Exercise directions: Arrange the stretch of the listing from the line containing "Place the items" through the end of the listing as a Markdown table with the columns "Row" and "Line," numbering each line and omitting blank lines. Leave the pictures out of the table.

(Excerpt from a data file)
>>>>

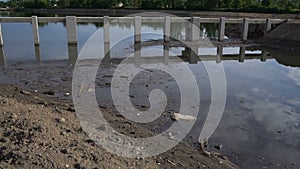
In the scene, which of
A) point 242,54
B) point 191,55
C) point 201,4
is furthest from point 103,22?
point 201,4

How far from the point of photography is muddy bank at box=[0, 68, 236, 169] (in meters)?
4.62

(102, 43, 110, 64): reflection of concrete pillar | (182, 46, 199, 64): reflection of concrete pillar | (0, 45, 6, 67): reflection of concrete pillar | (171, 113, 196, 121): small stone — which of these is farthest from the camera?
(182, 46, 199, 64): reflection of concrete pillar

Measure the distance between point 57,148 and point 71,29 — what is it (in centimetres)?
1660

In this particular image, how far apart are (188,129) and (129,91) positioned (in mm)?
3644

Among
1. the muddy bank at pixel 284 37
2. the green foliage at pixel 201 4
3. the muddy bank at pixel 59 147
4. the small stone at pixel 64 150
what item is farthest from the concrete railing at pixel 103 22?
the green foliage at pixel 201 4

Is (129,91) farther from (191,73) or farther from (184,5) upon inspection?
(184,5)

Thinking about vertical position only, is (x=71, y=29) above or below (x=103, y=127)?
above

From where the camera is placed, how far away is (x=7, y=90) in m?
9.86

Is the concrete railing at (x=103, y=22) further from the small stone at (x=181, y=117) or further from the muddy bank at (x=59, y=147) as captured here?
the muddy bank at (x=59, y=147)

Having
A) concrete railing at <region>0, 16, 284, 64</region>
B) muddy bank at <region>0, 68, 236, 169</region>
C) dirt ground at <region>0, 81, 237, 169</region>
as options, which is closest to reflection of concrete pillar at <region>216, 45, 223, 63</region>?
concrete railing at <region>0, 16, 284, 64</region>

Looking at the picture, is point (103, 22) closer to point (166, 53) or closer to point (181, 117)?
point (166, 53)

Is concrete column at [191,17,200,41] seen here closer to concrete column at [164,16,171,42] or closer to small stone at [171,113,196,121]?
concrete column at [164,16,171,42]

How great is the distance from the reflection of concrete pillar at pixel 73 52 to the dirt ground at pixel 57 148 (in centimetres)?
1006

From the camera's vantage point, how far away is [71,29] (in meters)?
20.3
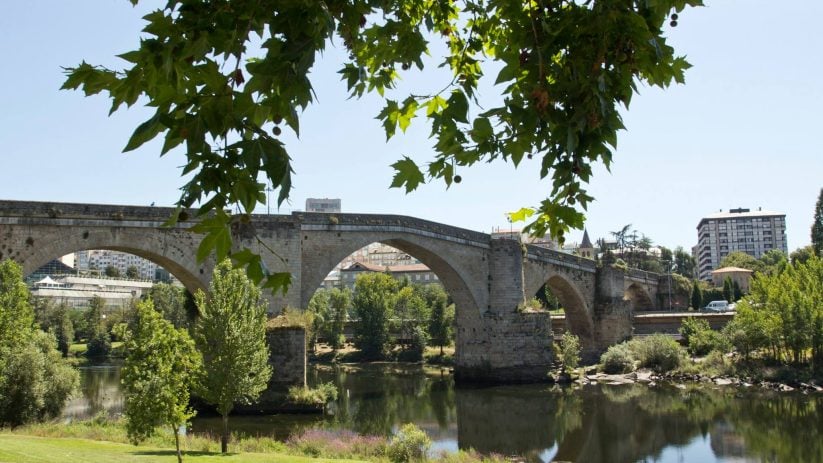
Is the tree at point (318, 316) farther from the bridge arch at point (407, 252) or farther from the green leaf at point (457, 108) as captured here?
the green leaf at point (457, 108)

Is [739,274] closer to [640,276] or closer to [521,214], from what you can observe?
[640,276]

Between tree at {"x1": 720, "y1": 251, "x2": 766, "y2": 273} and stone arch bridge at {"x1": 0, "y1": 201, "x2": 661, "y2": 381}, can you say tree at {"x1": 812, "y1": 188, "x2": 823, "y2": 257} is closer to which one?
tree at {"x1": 720, "y1": 251, "x2": 766, "y2": 273}

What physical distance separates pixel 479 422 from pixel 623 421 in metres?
4.68

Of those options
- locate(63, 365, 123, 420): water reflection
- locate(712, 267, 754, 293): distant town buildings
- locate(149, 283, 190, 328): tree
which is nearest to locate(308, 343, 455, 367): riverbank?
locate(149, 283, 190, 328): tree

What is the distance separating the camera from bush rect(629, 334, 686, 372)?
33250 millimetres

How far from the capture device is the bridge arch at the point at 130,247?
1934 centimetres

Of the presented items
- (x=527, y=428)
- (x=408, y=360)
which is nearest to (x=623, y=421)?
(x=527, y=428)

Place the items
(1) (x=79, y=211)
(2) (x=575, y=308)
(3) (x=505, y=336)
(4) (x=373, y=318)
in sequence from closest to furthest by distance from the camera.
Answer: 1. (1) (x=79, y=211)
2. (3) (x=505, y=336)
3. (2) (x=575, y=308)
4. (4) (x=373, y=318)

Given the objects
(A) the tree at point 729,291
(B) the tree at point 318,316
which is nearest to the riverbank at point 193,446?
(B) the tree at point 318,316

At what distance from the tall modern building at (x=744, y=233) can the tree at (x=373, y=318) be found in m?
86.9

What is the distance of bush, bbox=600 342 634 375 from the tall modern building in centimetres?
9032

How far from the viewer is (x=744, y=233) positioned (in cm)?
11931

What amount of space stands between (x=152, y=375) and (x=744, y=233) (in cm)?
12538

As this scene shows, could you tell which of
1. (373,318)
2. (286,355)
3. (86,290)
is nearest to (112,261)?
(86,290)
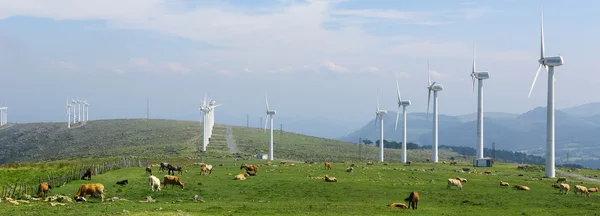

<<<<

Solution for this exercise:
| Row | Line |
|---|---|
| 1 | Place the items |
| 2 | (1) (x=79, y=211) |
| 3 | (2) (x=575, y=308) |
| 4 | (3) (x=505, y=336) |
| 5 | (4) (x=373, y=318) |
| 6 | in sequence from closest to furthest by distance from the camera. |
| 7 | Answer: 1. (1) (x=79, y=211) |
| 8 | 2. (3) (x=505, y=336) |
| 9 | 3. (2) (x=575, y=308) |
| 10 | 4. (4) (x=373, y=318) |
| 11 | Given the objects |
| 12 | (A) the tree at point 729,291 |
| 13 | (B) the tree at point 318,316 |
| 14 | which is nearest to the riverbank at point 193,446? |
| 15 | (B) the tree at point 318,316 |
| 16 | At what distance from the tall modern building at (x=744, y=233) can the tree at (x=373, y=318) be found in m? |
| 17 | 86.9 |
| 18 | What is the distance of bush, bbox=600 342 634 375 from the tall modern building in centimetres? |
| 19 | 9032 |
| 20 | How far from the viewer is (x=744, y=233) positioned (in cm)? |
| 21 | 11931 |
| 22 | What amount of space stands between (x=152, y=375) and (x=744, y=233) (in cm)? |
| 23 | 12538 |
| 24 | As this scene shows, could you tell which of |
| 25 | 1. (373,318) |
| 26 | 2. (286,355) |
| 27 | 3. (86,290) |
| 28 | is nearest to (112,261)? |
| 29 | (86,290) |